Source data
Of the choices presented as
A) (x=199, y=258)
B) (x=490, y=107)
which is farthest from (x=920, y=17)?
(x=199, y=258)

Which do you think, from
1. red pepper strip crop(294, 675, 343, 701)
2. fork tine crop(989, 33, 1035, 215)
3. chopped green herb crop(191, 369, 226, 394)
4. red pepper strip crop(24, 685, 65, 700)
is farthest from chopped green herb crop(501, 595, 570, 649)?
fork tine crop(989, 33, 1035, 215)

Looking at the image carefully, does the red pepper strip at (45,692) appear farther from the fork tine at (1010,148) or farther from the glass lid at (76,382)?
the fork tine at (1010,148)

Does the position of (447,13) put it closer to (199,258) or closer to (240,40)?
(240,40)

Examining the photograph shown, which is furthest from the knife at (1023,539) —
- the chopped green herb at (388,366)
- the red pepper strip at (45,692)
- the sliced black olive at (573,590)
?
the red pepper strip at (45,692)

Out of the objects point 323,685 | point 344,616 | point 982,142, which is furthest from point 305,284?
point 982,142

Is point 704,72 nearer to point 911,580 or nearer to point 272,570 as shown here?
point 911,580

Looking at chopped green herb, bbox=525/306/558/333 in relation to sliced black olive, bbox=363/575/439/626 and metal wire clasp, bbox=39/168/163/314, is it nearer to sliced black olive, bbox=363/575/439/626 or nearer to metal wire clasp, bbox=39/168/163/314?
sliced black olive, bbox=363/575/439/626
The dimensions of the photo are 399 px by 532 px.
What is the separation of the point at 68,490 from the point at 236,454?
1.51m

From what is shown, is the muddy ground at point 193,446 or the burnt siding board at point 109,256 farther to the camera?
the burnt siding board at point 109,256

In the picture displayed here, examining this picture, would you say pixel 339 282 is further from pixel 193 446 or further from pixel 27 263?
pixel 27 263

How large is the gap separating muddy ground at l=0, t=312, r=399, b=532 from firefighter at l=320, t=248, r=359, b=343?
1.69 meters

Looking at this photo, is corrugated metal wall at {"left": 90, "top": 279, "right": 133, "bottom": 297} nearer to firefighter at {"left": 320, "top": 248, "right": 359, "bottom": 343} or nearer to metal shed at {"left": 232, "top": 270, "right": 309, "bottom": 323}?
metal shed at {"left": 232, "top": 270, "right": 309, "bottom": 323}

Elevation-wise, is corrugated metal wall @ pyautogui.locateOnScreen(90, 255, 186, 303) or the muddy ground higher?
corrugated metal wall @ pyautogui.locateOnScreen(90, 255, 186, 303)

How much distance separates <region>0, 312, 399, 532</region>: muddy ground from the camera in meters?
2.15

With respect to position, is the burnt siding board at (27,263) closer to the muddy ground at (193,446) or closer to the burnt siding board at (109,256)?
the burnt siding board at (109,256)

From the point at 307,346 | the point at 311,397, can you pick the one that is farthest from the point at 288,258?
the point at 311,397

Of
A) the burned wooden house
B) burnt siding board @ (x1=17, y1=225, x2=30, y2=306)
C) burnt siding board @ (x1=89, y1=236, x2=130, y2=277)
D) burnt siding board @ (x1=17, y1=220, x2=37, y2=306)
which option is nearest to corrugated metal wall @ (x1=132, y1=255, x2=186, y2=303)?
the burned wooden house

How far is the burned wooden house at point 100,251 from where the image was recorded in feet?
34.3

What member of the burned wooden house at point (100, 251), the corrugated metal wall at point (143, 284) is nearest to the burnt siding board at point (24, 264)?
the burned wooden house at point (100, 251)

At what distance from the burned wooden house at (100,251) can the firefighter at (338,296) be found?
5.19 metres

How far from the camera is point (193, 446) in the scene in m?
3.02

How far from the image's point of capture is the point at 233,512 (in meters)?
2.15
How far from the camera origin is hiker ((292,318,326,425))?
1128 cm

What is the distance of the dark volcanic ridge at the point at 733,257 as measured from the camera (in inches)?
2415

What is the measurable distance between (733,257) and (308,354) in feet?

*Exercise details*
Copy out exactly the lines running from the line with "Elevation-wise, is corrugated" to the end of the records, inclusive.

*Complete response*
Elevation-wise, is corrugated metal wall @ pyautogui.locateOnScreen(90, 255, 186, 303) or the muddy ground higher?
corrugated metal wall @ pyautogui.locateOnScreen(90, 255, 186, 303)

How much distance separates <region>0, 312, 399, 532</region>: muddy ground from the camera in meters?
2.15

With respect to position, is the burnt siding board at (27,263) closer to the muddy ground at (193,446) or closer to the burnt siding board at (109,256)?
the burnt siding board at (109,256)

From the point at 307,346 | the point at 311,397, can you pick the one that is farthest from the point at 288,258?
the point at 311,397

Of
A) the burned wooden house
B) burnt siding board @ (x1=17, y1=225, x2=30, y2=306)
C) burnt siding board @ (x1=89, y1=236, x2=130, y2=277)
D) burnt siding board @ (x1=17, y1=220, x2=37, y2=306)
which option is nearest to corrugated metal wall @ (x1=132, y1=255, x2=186, y2=303)?
the burned wooden house

How far is the burned wooden house at point 100,251 from where the image was recorded in feet?
34.3

What member of the burned wooden house at point (100, 251), the corrugated metal wall at point (143, 284) is nearest to the burnt siding board at point (24, 264)?
the burned wooden house at point (100, 251)

At what distance from the burned wooden house at (100,251) can the firefighter at (338,296) be found?
5.19 metres

How far from the camera is point (193, 446) in the scene in m?
3.02

How far from the image's point of capture is the point at 233,512 (in meters)?
2.15
How far from the camera origin is hiker ((292,318,326,425))?
1128 cm

What is the distance of the dark volcanic ridge at the point at 733,257 as measured from the camera (in inches)?
2415

What is the measurable distance between (733,257) and (308,354) in feet?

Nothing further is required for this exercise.